§ What is being asked
Retype everything in the passage on multiple viewpoints from "Priority 3: Making" down to "the verbatim records).", word for word.

§ Provided text

Priority 3: Making Visible and Affordable the Diversity of the Viewpoints
One of the key challenges for the platform is to allow the multiple actors to benefit from a multi-viewpoint approach in terms of content categorisation and how to find fragments more easily through a repository that gives meaning to these fragments. This also applies to the primary contents of the design (e.g. traces of the discussions) or derived contents (e.g. annotations, tagging and threads of discussions outside the verbatim records).
Given the specificities of the AET in a given territory, it is important to make visible and integrate the different points of view. To technically implement a multi-viewpoints anchorage structure into the content, we propose that the topic maps
artefacts mentioned previously (cf. section “priority 2: using topic maps to give access to verbatim records and TPD items”), using the Hypertopic model (Zhou et al. 2006) as a background. The structure of hypertopic actors and viewpoints can be organised to help actors to make traceable and visible the interpretations from their own perspectives (cf. the upper part of Fig. 1: paths 3-4-8-7 and 1-2-4-7-8 for example). Thus, actors can elicit the TPD items and qualify them, not only at a “reference” level (recording consensus when it exists) but also at the heuristic and inter-subjective levels (Bénel et al. 2010), considering that items always stay, to a greater or lesser degree, in design and in debate.
In this way, in order to carry out the necessary tests, we recommend that existing multipoint tools based on the Hypertopic model, such as Argos, Agorae, Porphyry (cf. http://hypertopic.org) that can be used on the Web, be industrialised and extended according to the specific context of TPDs. These tools allow one to build and compare views on the items of the domain. Cassandre and Lasuli, also tools of the Hypertopic suite, can be used by multiple analysts to carry out qualitative analyses of the same corpus, and to compare their categories (Bénel et al. 2011; Lejeune 2011).
Actors may use various views on items in the TPD cooperative work
and debate about them. Multi-viewpoint social tagging can be applied with ease by end-users without any knowledge in Information Sciences. It is designed specifically to be used in communities whose members are faced with an intensive flow of changing knowledge and with many difficulties to represent it visually on a topic map
, as well as many conflicts between actors, especially conflicts of interpretation.
Note that this approach does not require a set of predefined viewpoints or categories. On the contrary, it offers freedom in the choice of perspectives from which to interpret and organise information. Depending on the way in which a TPD community
decides to use these tools, in particular according to the phases of collaborative design, the points of view can be those of the stakeholders (corresponding to their field of competence, their opinion, etc.). Stakeholders may also participate in games of analysis, the dimensions of which are decided by mutual agreement, such as the game of the three major “structural” dimensions advocated by the TATA-BOX method. Thanks to its underlying Hypertopic model, the proposed platform remains agnostic in semantics and does not influence the daily languages of the actors, whether they are experts or not. This flexibility is important for TPD communities, which can thus, for example, balance the expression of minority actors with that of more powerful stakeholders.

§ Supplied data

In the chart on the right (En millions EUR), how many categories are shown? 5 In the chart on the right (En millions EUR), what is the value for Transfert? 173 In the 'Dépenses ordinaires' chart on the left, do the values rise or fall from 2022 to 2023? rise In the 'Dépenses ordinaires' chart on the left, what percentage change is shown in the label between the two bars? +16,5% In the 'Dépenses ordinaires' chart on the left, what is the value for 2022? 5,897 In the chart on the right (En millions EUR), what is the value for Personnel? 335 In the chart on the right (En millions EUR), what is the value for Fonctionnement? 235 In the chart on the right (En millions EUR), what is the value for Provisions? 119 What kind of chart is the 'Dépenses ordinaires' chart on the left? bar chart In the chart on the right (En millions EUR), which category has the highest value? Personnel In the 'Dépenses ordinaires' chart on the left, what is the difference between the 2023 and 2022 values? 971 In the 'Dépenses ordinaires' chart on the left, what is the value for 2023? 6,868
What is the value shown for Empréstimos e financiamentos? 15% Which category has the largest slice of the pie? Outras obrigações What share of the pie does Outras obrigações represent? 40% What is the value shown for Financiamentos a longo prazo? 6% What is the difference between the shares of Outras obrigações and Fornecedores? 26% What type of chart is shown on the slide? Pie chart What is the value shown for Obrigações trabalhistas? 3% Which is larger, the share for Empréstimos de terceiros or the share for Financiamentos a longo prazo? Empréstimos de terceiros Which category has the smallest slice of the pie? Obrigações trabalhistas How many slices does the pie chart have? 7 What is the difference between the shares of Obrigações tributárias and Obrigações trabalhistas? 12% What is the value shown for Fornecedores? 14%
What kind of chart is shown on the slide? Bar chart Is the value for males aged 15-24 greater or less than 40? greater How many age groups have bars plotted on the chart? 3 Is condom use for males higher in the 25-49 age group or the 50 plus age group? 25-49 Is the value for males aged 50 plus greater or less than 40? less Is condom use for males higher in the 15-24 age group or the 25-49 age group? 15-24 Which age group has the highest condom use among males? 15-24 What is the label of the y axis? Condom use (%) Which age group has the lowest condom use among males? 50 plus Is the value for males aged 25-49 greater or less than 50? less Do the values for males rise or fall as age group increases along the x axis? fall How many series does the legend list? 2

§ Solution for this exercise
Priority 3: Making Visible and Affordable the Diversity of the Viewpoints
One of the key challenges for the platform is to allow the multiple actors to benefit from a multi-viewpoint approach in terms of content categorisation and how to find fragments more easily through a repository that gives meaning to these fragments. This also applies to the primary contents of the design (e.g. traces of the discussions) or derived contents (e.g. annotations, tagging and threads of discussions outside the verbatim records).